begin Supplied records
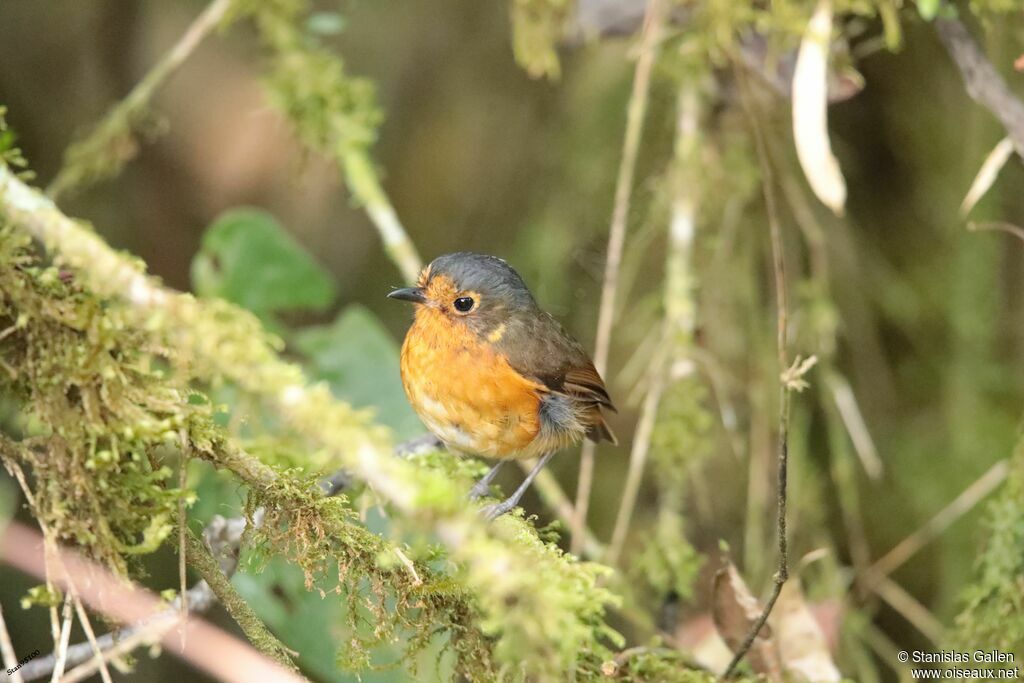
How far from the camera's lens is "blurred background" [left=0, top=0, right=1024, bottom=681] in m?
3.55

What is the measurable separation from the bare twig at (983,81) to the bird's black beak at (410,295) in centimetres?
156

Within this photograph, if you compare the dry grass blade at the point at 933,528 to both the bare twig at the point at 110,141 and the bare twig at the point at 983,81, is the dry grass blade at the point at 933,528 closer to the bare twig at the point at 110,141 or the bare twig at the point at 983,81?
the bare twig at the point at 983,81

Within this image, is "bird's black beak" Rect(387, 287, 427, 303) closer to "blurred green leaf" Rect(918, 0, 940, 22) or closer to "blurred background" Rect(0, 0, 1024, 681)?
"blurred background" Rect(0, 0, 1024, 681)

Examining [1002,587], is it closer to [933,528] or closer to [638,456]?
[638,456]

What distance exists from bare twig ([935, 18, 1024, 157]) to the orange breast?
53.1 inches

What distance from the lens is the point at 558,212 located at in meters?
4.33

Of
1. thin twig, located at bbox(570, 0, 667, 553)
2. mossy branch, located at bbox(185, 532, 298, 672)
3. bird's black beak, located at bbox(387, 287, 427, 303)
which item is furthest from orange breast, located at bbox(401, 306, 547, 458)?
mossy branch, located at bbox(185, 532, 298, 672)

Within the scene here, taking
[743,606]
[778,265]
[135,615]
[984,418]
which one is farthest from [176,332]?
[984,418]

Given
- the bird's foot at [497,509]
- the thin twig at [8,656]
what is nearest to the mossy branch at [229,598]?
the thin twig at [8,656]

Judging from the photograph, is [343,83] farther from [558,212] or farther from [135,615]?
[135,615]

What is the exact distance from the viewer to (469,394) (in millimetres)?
end Supplied records
begin Supplied records
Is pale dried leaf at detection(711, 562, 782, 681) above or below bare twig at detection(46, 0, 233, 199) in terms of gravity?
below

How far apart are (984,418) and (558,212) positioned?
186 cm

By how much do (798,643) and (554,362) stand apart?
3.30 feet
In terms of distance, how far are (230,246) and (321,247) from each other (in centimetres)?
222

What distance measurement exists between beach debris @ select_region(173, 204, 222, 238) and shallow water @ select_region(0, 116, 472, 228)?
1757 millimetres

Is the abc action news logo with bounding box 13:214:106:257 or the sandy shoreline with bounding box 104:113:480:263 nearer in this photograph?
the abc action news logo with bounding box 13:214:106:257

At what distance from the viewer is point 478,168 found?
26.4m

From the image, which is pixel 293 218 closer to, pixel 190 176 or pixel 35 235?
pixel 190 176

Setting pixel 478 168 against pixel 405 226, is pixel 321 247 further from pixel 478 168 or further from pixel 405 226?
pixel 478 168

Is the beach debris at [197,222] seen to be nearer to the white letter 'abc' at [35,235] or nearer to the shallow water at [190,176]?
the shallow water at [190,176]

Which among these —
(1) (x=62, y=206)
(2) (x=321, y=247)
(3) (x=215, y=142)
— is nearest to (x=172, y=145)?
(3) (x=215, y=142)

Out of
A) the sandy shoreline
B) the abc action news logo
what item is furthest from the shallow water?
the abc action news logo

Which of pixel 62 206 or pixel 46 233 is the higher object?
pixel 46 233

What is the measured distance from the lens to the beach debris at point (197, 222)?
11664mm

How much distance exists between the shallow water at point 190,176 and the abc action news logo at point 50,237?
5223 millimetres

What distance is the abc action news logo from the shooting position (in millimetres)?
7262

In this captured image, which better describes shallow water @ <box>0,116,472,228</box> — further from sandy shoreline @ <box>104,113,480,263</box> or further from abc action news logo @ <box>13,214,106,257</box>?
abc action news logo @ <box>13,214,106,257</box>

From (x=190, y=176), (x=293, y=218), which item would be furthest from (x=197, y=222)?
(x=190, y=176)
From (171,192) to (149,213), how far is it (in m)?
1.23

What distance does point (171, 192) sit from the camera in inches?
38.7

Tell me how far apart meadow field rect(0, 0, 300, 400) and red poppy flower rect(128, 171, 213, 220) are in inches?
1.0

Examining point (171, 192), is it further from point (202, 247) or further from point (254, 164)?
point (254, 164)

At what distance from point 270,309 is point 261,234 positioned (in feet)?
end Supplied records
begin Supplied records
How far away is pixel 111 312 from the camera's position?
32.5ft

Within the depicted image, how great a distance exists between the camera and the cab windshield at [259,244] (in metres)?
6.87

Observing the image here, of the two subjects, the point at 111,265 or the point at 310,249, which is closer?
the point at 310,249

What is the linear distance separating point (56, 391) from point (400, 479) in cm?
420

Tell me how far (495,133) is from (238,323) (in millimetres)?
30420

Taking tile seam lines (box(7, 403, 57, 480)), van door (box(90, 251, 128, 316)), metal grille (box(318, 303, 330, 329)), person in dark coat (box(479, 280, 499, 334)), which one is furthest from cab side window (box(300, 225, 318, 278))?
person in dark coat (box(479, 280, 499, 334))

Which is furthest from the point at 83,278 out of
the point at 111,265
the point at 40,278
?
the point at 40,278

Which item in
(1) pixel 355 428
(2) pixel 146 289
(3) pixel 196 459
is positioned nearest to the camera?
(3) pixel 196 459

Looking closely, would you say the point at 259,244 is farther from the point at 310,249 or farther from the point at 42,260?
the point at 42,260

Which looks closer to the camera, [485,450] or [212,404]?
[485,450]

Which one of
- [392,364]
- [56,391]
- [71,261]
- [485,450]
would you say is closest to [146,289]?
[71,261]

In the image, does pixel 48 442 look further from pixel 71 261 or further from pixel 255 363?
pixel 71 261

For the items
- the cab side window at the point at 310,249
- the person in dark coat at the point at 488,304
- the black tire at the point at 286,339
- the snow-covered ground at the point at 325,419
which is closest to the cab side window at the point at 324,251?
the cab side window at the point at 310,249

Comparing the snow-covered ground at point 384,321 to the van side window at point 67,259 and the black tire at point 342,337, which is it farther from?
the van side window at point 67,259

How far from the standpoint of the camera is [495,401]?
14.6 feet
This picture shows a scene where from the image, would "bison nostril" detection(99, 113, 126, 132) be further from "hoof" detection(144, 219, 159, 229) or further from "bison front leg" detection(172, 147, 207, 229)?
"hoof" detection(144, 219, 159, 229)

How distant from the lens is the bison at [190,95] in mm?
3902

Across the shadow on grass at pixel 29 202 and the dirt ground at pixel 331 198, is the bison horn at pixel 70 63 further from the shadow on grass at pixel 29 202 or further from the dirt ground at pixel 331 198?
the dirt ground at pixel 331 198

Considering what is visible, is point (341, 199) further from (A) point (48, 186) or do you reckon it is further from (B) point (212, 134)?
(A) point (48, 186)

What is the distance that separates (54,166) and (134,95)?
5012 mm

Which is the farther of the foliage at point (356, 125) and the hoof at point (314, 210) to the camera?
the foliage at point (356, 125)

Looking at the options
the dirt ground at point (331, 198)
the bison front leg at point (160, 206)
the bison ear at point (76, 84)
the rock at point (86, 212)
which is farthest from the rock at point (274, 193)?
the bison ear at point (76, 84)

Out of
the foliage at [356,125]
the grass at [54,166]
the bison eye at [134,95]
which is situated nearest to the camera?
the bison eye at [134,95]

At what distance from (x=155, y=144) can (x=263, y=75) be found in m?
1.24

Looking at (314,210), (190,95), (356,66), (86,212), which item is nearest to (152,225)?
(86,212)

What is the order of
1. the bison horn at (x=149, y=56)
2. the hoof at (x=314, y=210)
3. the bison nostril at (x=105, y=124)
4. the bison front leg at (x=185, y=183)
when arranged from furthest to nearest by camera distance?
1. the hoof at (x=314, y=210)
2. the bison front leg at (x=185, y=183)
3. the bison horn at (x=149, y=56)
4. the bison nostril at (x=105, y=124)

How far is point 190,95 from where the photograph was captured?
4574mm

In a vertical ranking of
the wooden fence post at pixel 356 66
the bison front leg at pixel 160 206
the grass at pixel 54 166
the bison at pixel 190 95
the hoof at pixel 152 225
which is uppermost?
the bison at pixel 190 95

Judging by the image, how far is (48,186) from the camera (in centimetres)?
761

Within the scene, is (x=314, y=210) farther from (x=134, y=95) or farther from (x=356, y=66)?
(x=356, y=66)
end Supplied records
* Problem to work on *
In the listing above, find every line that contains the word "mossy" and list each of those lines. Treat case as significant, so a line counts only if the capitalization matches.

* Solution to this exercise *
2. mossy branch, located at bbox(185, 532, 298, 672)
mossy branch, located at bbox(185, 532, 298, 672)
what is nearest to the mossy branch at [229,598]?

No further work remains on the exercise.